On the train to and from work, Mary Wright will often read a copy of the Washington Blade that she picks up from one of its street boxes. But when she started reading the local LGBT newspaper on Sunday evening, something unexpected fell out: a “weird little comic” book with a little child holding a teddy bear and a blanket on the cover.
Wright, an artist and videographer working to bring back the D.C. Dyke March, began reading it, and “it kept getting more and more horrific,” she says, filled with anti-gay rhetoric that claims all LGBT people are the victims of assault who “have their hearts hardened from God,” as Wright describes it. “I had the sick realization that this is a homophobic thing for me targeted in my own community newspaper.”
She posted the “Home Alone” comic on her Instagram, and friends identified it as one produced by Chick Publications, a California-based company that produces cartoon gospel messages. Indeed, the company sells the comics (described as an “emotional message against homosexuality and child abuse”) for $0.17 on its website, along with other comics that promise to share the “secrets the Jesuits don’t want you to know,” why rock music “should have no place in a Christian’s life,” and more.
While newspapers often offer pamphlets or handouts as options for advertisers, Chick Publications did not advertise in the Washington Blade, according to Lynne Browne, the Blade’s publisher. “We have never received any money from Chick Publications,” she says.
While Browne hasn’t heard complaints about the Chick comic specifically, she isn’t surprised to hear about it. “It’s really not tough to walk up to a Blade box and throw things in,” says Browne. “I clean them all the time—a lot of a banana peels, a lot of beer cans, and occasionally hate stuff … We fight this kind of thing all the time.”
She says that issues aren’t limited to people slipping items into Blade editions. “Protesters often stand at Blade boxes and follow people down the street,” she says. “Blade readers see people dumping Blades, and our distribution team has experienced harassment.
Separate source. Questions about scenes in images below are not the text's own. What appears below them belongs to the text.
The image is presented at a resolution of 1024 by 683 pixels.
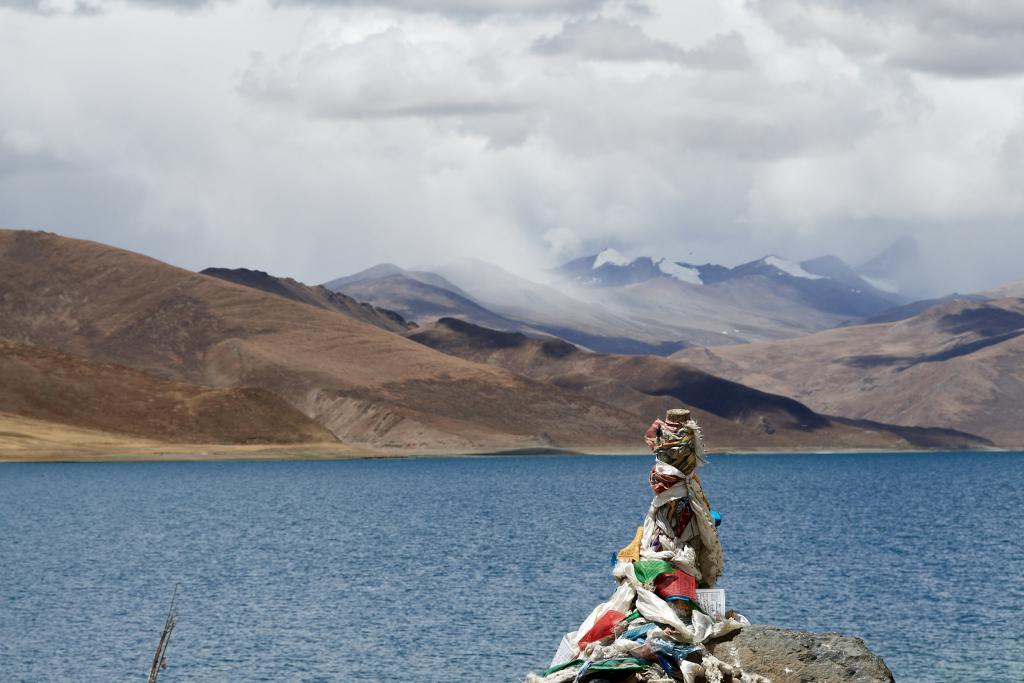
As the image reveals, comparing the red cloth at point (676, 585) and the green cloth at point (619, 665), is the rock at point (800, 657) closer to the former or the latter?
the red cloth at point (676, 585)

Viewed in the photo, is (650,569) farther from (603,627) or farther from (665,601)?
(603,627)

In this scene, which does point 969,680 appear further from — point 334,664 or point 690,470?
point 690,470

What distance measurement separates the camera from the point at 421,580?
202ft

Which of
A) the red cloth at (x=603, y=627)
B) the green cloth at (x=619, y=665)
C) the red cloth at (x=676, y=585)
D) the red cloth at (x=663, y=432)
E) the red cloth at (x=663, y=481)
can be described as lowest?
the green cloth at (x=619, y=665)

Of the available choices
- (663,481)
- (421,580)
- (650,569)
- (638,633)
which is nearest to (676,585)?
(650,569)

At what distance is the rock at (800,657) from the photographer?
1655 centimetres

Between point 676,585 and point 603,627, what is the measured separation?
0.97 meters

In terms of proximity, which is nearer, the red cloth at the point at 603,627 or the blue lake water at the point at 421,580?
the red cloth at the point at 603,627

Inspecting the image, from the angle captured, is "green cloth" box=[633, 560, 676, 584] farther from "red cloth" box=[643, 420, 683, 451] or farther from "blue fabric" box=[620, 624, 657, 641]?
"red cloth" box=[643, 420, 683, 451]

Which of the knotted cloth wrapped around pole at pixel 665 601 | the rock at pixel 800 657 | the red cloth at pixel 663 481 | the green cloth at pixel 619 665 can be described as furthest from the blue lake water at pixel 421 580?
the green cloth at pixel 619 665

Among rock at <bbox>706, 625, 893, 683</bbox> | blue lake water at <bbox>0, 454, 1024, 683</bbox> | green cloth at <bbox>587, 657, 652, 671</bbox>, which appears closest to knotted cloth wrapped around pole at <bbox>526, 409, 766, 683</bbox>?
green cloth at <bbox>587, 657, 652, 671</bbox>

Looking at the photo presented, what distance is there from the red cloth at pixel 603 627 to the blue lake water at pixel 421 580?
76.2 feet

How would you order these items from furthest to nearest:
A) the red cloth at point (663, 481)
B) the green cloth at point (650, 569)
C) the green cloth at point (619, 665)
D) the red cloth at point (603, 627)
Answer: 1. the red cloth at point (663, 481)
2. the green cloth at point (650, 569)
3. the red cloth at point (603, 627)
4. the green cloth at point (619, 665)

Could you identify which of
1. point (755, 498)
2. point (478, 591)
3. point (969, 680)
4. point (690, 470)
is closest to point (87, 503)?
point (755, 498)
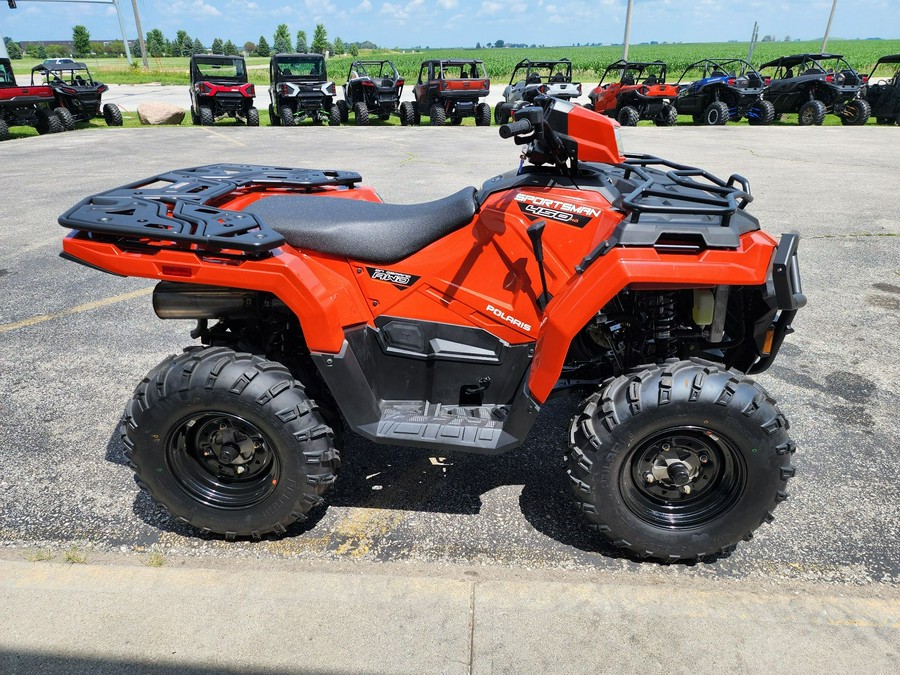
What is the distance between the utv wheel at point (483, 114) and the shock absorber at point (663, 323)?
17387mm

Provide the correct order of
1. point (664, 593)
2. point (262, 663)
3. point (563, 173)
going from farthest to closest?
point (563, 173), point (664, 593), point (262, 663)

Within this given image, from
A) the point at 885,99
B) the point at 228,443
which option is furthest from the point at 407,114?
the point at 228,443

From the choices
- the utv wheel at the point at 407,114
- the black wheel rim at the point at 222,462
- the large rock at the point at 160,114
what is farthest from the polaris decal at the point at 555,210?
the large rock at the point at 160,114

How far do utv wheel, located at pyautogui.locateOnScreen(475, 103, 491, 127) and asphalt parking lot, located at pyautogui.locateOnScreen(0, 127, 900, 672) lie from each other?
1287 cm

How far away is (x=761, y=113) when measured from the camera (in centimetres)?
1770

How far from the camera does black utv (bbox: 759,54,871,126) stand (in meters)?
17.1

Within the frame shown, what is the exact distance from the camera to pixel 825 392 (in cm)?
382

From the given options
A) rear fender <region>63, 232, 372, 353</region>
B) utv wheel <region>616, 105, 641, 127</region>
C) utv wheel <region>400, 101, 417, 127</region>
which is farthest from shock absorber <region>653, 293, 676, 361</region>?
utv wheel <region>400, 101, 417, 127</region>

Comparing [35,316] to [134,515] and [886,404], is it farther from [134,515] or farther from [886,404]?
[886,404]

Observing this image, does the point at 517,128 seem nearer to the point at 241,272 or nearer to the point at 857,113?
the point at 241,272

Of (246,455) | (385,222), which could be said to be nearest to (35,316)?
(246,455)

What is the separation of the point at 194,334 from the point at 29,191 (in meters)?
8.45

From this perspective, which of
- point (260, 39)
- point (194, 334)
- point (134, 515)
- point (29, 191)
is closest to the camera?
point (134, 515)

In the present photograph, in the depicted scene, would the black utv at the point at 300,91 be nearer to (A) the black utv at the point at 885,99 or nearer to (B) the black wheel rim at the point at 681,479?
(A) the black utv at the point at 885,99
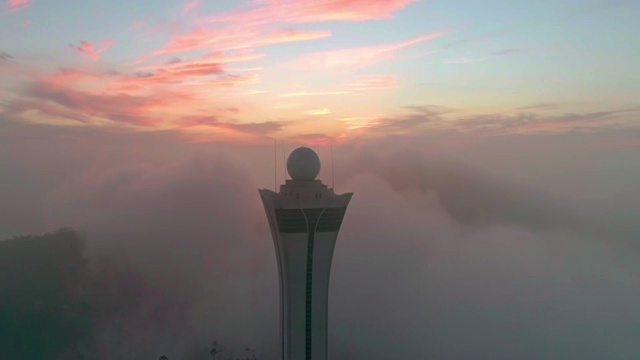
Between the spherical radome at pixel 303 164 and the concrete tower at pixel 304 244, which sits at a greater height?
the spherical radome at pixel 303 164

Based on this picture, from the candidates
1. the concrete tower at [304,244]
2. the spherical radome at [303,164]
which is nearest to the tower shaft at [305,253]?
the concrete tower at [304,244]

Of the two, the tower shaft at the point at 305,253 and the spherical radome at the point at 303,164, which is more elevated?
the spherical radome at the point at 303,164

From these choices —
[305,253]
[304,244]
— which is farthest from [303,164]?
[305,253]

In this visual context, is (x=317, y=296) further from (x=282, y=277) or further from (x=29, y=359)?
(x=29, y=359)

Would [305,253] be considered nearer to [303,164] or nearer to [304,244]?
[304,244]

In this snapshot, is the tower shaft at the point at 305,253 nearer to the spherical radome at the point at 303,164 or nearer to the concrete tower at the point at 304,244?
the concrete tower at the point at 304,244

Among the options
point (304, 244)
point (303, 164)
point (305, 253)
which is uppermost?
point (303, 164)

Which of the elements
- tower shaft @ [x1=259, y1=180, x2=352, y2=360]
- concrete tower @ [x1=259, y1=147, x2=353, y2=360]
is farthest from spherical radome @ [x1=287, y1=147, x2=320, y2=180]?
tower shaft @ [x1=259, y1=180, x2=352, y2=360]

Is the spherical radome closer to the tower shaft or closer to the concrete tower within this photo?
the concrete tower

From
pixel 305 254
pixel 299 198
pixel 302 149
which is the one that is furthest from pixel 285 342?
pixel 302 149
This is a much bigger issue for us, and it’s constant.”
Because the Blade is a free newspaper, people can take however many they’d like. Browne has advocated in the past for a law that would criminalize the act of taking the whole stack so that others can’t read it. Indeed, the “Criminal Penalties for the Theft of Newspapers Act” was introduced at the D.C. Council in 2014, after “newspaper publishers have reported an ongoing problem of vandalism and theft of all the newspapers from newspaper distribution boxes,” according to a letter from then-Mayor Vincent Gray. The bill never made it out of committee.
Browne says that all the city’s free publications that have newspaper boxes for distribution face some of the same scourges, like street construction and vandalism. But the Blade being an LGBT paper subjects it to some “religious fervor,” she notes.
Wright says that she’ll now be on the lookout for such messages. “I’m definitely going to be more cautious when I pick up another copy of the Blade, which is such a bummer because I want to support queer publications.”